Davis had a point. Then Jensen remembered a couple of props he had left over from an investigation they did into a state assemblyman who was making trouble for the Church a few years back.

"What if you two showed up at the door flashing metal?"

"You mean guns?" Hutch said.

Jesus! How thick was this guy?

"No. I'm talking police detective shields."

"That'll get us in. Yeah, that'll do it."

Jensen lowered his voice. "Thing is, you'll have to take out the guard."

Davis turned in his seat. "Take out… as in permanently? Why?"

"Because we can't risk even the tiniest chance of this leading back to the Church. And you know the rules: Grant has been officially declared IS, and that means anyone protecting her is IS too."

"In Season." Hutch shook his head. "We haven't had one of those in a while."

"Well, any IS you've dealt with in the past is nothing compared to this one. Grant and her pal are the biggest threat the Church has ever faced. A lot's riding on you guys tonight. Question is, are you up for it?"

Right off, Hutch said, "Sure."

Good old Hutch. Not so bright, but he'd do anything for the Church.

Davis hesitated, then finally nodded. "To save the Church, I guess I am."

"No guessing, Davis."

A sigh, then, "Give us the badges and we'll get this over with."

He tapped Hutch on the shoulder. "Get us over to the temple." That was where he kept the badges. "And when we get back, I want Grant in one piece. The guard goes, but I need to talk to Grant."

Did he ever. Because one way or another she was going to tell him all about her boyfriend.

5

Jack had promised to cover Jamie until she got inside, but he'd hung on after that when he spotted Jensen's Town Car idling across the street from
The Light
. If he and his goons made a move on the front door, Jack would have to act. Didn't want that, because it most likely would involve gun play. He didn't know what kind of marksmanship he'd be up against, but even if he got off unscathed, gunshots tended to attract cops.

So he crouched in a shadowed doorway and waited.

After five or ten minutes, the big car shifted into gear and roared off. Jack allowed himself to relax, but not too much.

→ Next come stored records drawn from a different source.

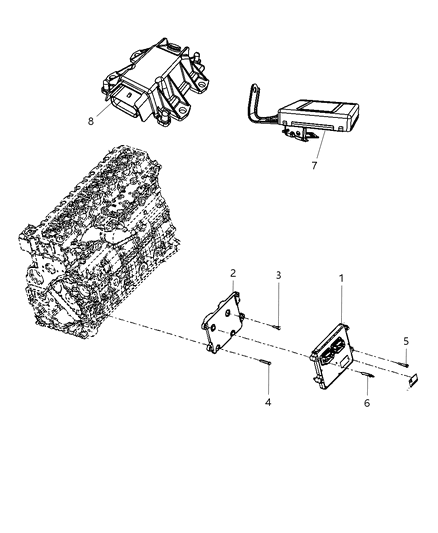 8
7
2
3
1
5
4
6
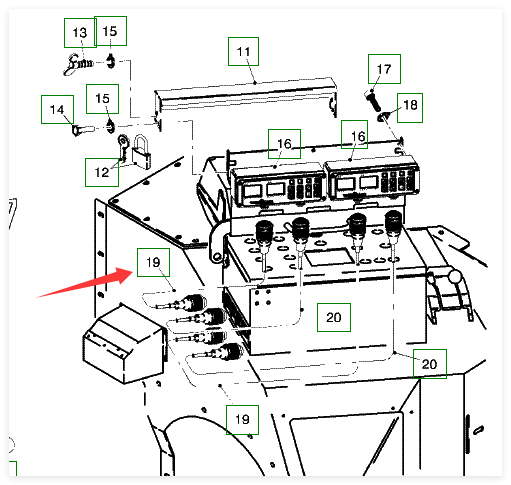 13
15
11
17
14
15
18
16
16
12
19
20
20
19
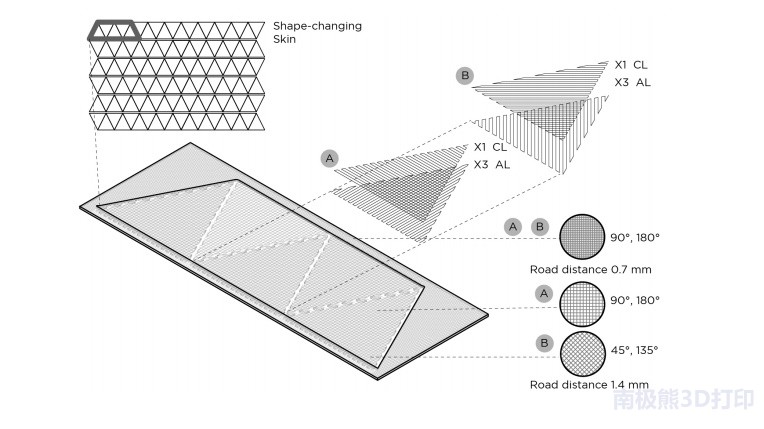 Shape-changing Skin

B

X1 CL
X3 AL

A

X1 CL
X3 AL

A B

90°, 180°

Road distance 0.7 mm

A

90°, 180°

B

45°, 135°

Road distance 1.4 mm

南极熊3D打印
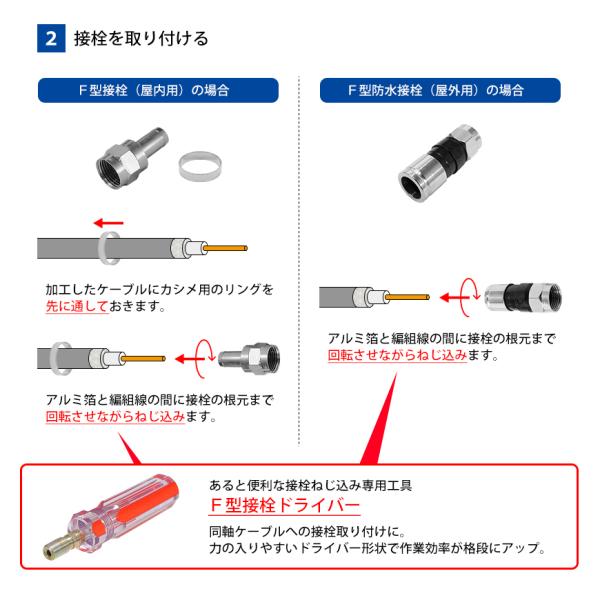 2 接栓を取り付ける

F型接栓（屋内用）の場合

加工したケーブルにカシメ用のリングを先に通しておきます。

アルミ箔と編組線の間に接栓の根元まで回転させながらねじ込みます。

F型防水接栓（屋外用）の場合

アルミ箔と編組線の間に接栓の根元まで回転させながらねじ込みます。

あると便利な接栓ねじ込み専用工具
F型接栓ドライバー
同軸ケーブルへの接栓取り付けに。
力の入りやすいドライバー形状で作業効率が格段にアップ。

They might be simply driving around the block looking for another way in.

But when thirty minutes had passed and they didn't show, he called it a night. Jamie was safe behind locked doors and an armed guard. Jack didn't see what he could add to that.

6

Jamie lifted her head and looked around. She thought she'd heard a noise. Like maybe the elevator. She went to her door and stared out at the cubicle sea. She waited to see if anyone came through the hallway door. She supposed it would be way too much to expect Henry to stop by with a much-needed cup of coffee, but it didn't hurt to indulge in a little of that stuff that springs eternal.